"I have what you need," the little man said in reasonably good English. The bartender looked at him with a disapproving eye but did not chase the vendor away.
"I doubt that," I said, sipping my third beer of the afternoon. The dust of the hard-baked village still clung to my throat, and I was sweating despite the fan turning lazily over my head. A good day for cold beer. And here, improbably, was a bar, inconspicuous in a kind and pious town that still somehow remembered its Babylonian heritage. Somewhere nearby the first beer had been brewed, and civilization had been born.
They didn't see many foreigners out here, far from fancy hotels and paved roads. I was an object of curiosity, and by then I must have shared tea with almost everyone in the village.
"Just see, just look," the old man said and pulled a carved wooden figure of a serpent out of his bag. "Very old," he said.
There was a burgeoning industry in stolen antiquities in that region and I wanted no part of it. "That will get me arrested," I said. He looked at me blankly. "Trouble. Police."
"Ah, no, no," he said. "I make. Very old. Just look."
I took the carving from him despite my better judgment. The figure was maybe a foot long and twisted seductively.
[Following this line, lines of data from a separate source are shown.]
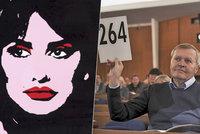 Aukce českého umění pomohla charitě. Handicapovaní získají přes čtyři miliony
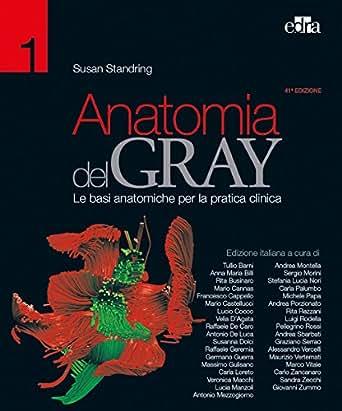 Anatomia del Gray 41 ed.: 2 Volumi eBook: Susan Standring: Amazon.es ...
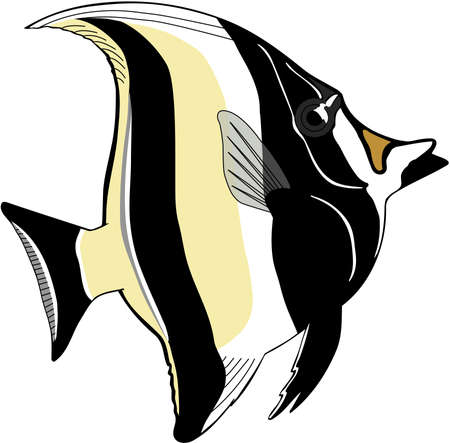 Moorish idol illustration. Çizim
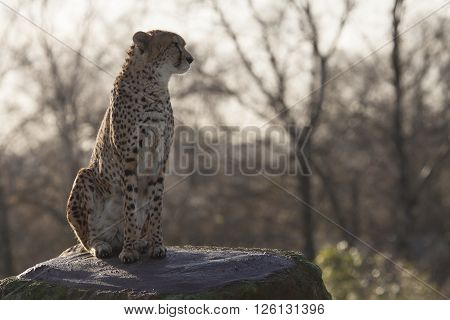 Cheetah on a rock loooking out for danger ** Note: Soft Focus at 100%, best at smaller sizes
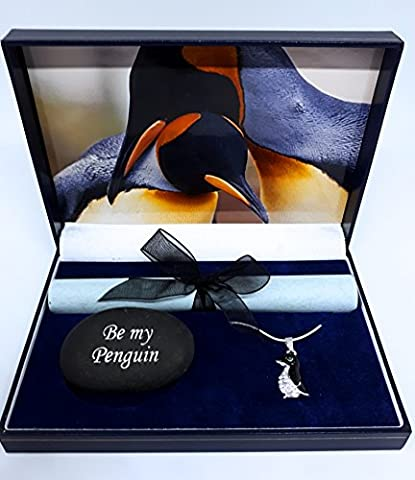Pingouin Boîte cadeau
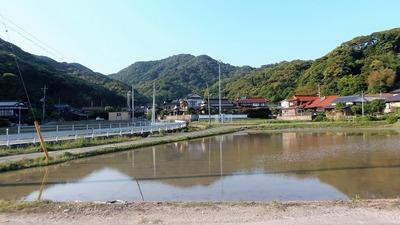 田植え準備が進む青海地区3.jpg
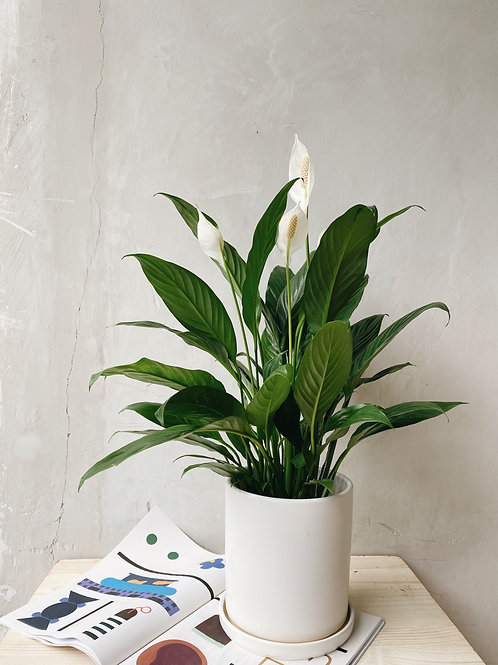 Peace Lily (Spathiphyllu)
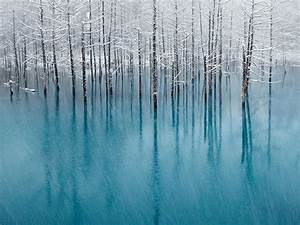 50+ Breathtaking National Geographic Nature Wallpapers [HD]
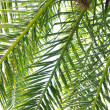 Stock Photo: Palm branches background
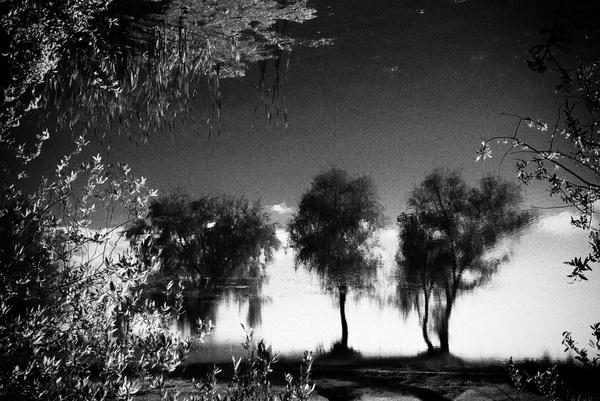 Кодрин Люпей, Румынский фотограф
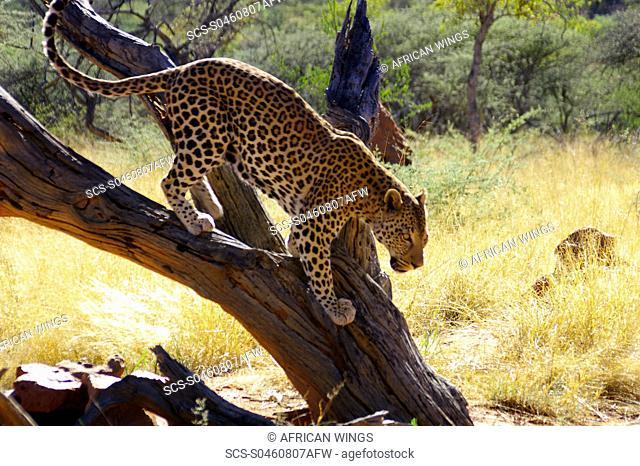 Leopard Okonjima, Namibia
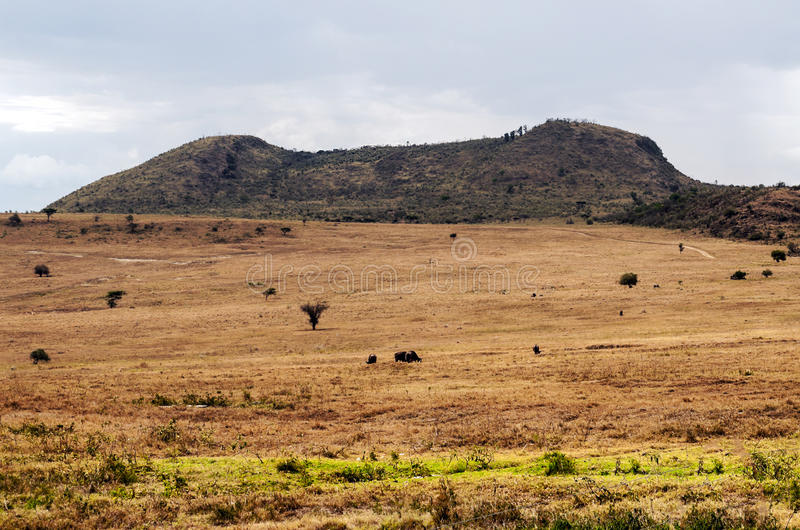 Mountain on the African savannah. Of Kenya on a cloudy day stock images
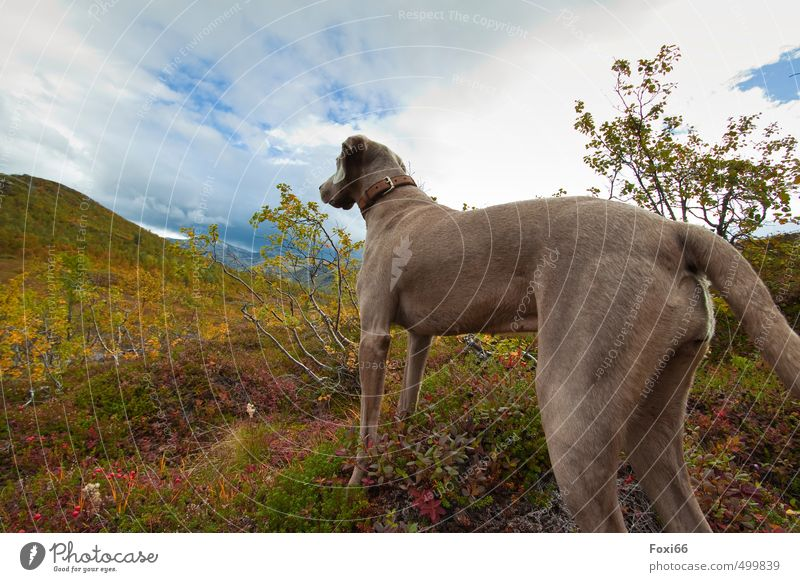 Dog Sky Plant Tree Relaxation Landscape Calm Clouds Animal Mountain Autumn Bushes Island Beautiful weather Observe Hill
The wood was nearly black and surprisingly heavy. In the low light it was difficult to see the detail but my fingers told of intricate carvings all along its length. As I moved my hand along the sinuous form it seemed to curl around my fingers.
"I make for you," he said. "Is the thief. Steals secret while Fire of the Torch sleeps."
That got my attention. Not many people would have translated the name Gilgamesh from Ancient Babylonian into English. It was more a symbolic translation than a literal one anyway. No one would ever expect the translated name to be recognized. But he had used it, and I had known it.
I set the carving on the bar and regarded it once again. Gilgamesh had pulled a plant from the bottom of the sea that bestowed eternal life. The serpent had caught the legendary hero napping -- quite literally -- and had stolen the plant away. There seems to be some dispute whether the serpent ate the plant or simply ran away with it.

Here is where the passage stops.